Pero esta decisión le dejó considerando la tensión entre el boicot a tal película y su papel como artista y crítico. Aquí está cómo lo dijo: “Un artista es empujado a menudo en dos direcciones. La gente religiosamente conservadora tiende a ver la cultura como sospechosa en el mejor de los casos y, cuando las expresiones culturales se hacen para transgredir la realidad de la norma que ellos siguen apreciando, su reacción de la falta es oponerse y boicotear. La gente de una comunidad artística más liberal ve estos pasos transgresores como necesarios para su ‘libertad de expresión’. Un artista como yo, que valora tanto la religión como el arte, estará desterrado de las dos. Yo trato de mantener juntas las dos expresiones, pero esto es una lucha”.
Esa es también mi lucha. La piedad de mi juventud, de mis padres y de esa rica rama del Catolicismo es real y da vida; pero así también es la crítica (a veces inquietante) e iconoclasta teología de la academia. Las dos se necesitan desesperadamente una de otra; aun así, alguien que esté tratando de ser leal a ambas puede, como Fujimura, acabar sintiéndose desterrado de las dos. Los teólogos tienen también otros papeles que desempeñar, más que boicotear películas.
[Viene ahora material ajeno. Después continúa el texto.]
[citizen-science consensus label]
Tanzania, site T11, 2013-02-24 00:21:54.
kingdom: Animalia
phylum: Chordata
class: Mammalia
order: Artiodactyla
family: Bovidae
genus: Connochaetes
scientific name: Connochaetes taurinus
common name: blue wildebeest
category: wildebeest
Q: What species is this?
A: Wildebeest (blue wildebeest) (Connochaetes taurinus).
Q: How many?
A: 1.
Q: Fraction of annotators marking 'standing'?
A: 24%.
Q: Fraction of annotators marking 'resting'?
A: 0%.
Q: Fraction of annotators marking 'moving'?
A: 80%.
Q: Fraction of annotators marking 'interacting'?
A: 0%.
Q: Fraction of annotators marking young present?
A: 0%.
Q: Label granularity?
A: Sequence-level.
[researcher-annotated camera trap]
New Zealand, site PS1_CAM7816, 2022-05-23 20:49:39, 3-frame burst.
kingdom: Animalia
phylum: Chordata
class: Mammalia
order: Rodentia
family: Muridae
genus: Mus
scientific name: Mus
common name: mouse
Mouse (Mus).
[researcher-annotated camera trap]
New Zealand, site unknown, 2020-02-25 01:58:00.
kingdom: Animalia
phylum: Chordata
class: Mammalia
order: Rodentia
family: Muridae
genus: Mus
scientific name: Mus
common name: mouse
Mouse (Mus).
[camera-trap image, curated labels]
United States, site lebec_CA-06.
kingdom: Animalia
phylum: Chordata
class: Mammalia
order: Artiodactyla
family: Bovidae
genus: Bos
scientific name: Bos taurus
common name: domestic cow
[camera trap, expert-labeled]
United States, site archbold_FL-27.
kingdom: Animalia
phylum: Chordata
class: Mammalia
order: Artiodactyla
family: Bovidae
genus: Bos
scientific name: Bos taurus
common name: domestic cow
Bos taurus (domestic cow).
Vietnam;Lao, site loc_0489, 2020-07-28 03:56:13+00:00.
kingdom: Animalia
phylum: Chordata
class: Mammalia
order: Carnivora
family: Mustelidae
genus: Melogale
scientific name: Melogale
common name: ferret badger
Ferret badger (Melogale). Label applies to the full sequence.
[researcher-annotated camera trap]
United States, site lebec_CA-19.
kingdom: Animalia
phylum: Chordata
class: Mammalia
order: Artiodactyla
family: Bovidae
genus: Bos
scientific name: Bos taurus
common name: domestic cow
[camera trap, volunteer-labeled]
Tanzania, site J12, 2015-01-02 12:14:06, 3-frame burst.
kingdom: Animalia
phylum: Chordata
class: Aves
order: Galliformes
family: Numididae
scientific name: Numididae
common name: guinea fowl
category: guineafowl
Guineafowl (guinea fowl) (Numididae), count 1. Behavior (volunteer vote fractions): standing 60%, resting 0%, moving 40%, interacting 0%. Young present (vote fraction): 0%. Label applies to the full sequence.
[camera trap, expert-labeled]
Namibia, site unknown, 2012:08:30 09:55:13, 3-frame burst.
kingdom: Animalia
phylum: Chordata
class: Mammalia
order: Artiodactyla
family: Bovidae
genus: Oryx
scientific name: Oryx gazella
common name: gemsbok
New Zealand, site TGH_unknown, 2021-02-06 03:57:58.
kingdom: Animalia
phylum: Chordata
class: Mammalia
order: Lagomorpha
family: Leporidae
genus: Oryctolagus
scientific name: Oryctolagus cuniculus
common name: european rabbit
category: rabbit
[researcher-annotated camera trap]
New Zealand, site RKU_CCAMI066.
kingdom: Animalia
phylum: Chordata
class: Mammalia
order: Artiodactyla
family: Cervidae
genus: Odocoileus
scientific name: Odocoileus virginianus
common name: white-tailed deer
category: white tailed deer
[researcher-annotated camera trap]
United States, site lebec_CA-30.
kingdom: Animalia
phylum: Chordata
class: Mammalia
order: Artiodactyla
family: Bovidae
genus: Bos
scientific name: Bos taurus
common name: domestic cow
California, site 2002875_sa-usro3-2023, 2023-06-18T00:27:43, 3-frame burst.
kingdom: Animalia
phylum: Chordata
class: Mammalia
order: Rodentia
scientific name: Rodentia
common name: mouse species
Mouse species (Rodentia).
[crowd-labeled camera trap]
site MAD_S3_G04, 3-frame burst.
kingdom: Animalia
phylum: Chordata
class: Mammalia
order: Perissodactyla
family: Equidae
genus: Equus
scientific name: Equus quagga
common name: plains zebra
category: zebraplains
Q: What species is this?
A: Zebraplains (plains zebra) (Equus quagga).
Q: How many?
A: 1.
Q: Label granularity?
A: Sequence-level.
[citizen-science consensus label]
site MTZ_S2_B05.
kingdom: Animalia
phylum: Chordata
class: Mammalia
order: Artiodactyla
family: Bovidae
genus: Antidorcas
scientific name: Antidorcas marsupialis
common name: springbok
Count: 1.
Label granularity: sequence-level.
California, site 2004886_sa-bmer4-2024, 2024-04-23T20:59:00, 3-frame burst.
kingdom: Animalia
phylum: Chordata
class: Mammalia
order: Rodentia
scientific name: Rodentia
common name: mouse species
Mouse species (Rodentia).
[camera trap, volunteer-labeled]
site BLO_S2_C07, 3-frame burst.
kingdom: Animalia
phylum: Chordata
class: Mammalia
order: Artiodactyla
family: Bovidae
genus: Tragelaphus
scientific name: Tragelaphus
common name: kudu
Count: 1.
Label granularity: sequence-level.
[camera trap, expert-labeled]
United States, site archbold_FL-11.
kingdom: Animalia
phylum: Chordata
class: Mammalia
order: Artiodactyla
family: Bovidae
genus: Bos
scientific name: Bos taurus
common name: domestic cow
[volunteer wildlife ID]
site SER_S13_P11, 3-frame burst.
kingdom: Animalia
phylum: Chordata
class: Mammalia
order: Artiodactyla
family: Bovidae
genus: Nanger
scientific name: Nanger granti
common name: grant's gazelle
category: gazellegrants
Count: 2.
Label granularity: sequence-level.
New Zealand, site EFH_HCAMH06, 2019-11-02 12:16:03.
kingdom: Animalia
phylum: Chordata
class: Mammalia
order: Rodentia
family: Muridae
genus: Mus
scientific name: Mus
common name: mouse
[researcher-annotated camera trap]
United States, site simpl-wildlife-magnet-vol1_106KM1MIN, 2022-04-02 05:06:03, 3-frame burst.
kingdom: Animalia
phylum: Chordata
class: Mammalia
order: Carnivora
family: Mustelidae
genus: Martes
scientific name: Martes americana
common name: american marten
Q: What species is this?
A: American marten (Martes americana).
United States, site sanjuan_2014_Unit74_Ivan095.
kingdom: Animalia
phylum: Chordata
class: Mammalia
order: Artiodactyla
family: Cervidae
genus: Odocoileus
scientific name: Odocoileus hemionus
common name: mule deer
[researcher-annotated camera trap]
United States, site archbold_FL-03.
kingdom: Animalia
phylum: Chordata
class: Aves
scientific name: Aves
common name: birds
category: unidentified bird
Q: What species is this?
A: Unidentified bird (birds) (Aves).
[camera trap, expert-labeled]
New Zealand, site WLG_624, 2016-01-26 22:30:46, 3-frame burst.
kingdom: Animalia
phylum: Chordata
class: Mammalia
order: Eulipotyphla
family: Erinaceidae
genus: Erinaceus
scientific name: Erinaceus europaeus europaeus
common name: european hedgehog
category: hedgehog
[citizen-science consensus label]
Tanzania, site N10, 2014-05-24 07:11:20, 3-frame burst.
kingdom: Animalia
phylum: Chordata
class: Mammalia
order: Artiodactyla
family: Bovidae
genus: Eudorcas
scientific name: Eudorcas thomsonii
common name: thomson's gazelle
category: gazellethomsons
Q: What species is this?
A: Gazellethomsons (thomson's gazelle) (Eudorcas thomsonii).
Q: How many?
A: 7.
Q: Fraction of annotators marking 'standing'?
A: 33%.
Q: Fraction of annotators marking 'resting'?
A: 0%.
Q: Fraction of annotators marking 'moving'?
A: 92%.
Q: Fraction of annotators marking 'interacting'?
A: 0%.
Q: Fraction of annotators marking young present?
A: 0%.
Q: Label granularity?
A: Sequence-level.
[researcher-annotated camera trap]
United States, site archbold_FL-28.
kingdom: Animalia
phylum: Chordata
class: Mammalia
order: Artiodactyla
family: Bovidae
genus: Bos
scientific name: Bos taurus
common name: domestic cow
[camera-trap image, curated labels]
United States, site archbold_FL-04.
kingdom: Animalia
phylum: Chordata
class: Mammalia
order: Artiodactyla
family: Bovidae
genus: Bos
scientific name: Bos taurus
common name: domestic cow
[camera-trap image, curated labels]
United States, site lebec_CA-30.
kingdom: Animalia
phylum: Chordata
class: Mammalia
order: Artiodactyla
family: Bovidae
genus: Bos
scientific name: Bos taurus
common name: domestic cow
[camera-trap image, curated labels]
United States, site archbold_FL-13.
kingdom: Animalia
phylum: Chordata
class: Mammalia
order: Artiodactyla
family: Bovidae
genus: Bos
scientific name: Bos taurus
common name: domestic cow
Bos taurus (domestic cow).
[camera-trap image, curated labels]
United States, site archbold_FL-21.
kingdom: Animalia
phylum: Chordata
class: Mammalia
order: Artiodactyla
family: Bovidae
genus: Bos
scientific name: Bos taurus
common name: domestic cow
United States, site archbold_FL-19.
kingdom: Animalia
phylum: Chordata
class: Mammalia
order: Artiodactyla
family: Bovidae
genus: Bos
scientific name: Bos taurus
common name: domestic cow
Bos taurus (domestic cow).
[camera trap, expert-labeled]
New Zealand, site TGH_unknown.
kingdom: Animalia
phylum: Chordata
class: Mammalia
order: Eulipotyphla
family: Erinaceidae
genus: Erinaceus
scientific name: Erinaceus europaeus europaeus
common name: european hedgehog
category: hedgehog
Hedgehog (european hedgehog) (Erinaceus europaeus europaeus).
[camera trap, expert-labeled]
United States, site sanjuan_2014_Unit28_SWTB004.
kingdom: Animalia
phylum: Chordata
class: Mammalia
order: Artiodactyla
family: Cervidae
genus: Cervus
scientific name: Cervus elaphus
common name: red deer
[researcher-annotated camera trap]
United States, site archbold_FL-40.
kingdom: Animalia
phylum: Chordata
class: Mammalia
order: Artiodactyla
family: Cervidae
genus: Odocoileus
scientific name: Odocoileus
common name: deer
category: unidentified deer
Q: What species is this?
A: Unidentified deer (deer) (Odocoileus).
Las personas a quienes tomo como guías en esta área son hombres y mujeres que, a mi juicio, pueden hacer ambas cosas: Como Dorothy Day, que podía estar igualmente cómoda dirigiendo el rosario o la marcha de la paz; como Jim Wallis, que puede defender tan apasionadamente el compromiso social radical como la intimidad personal con Jesús; y como Tomás de Aquino, cuyo entendimiento podía intimidar a los intelectuales, aun cuando podía orar con la piedad de un niño.
Los círculos de la piedad y la academia de teología no son enemigos; necesitan abrazarse.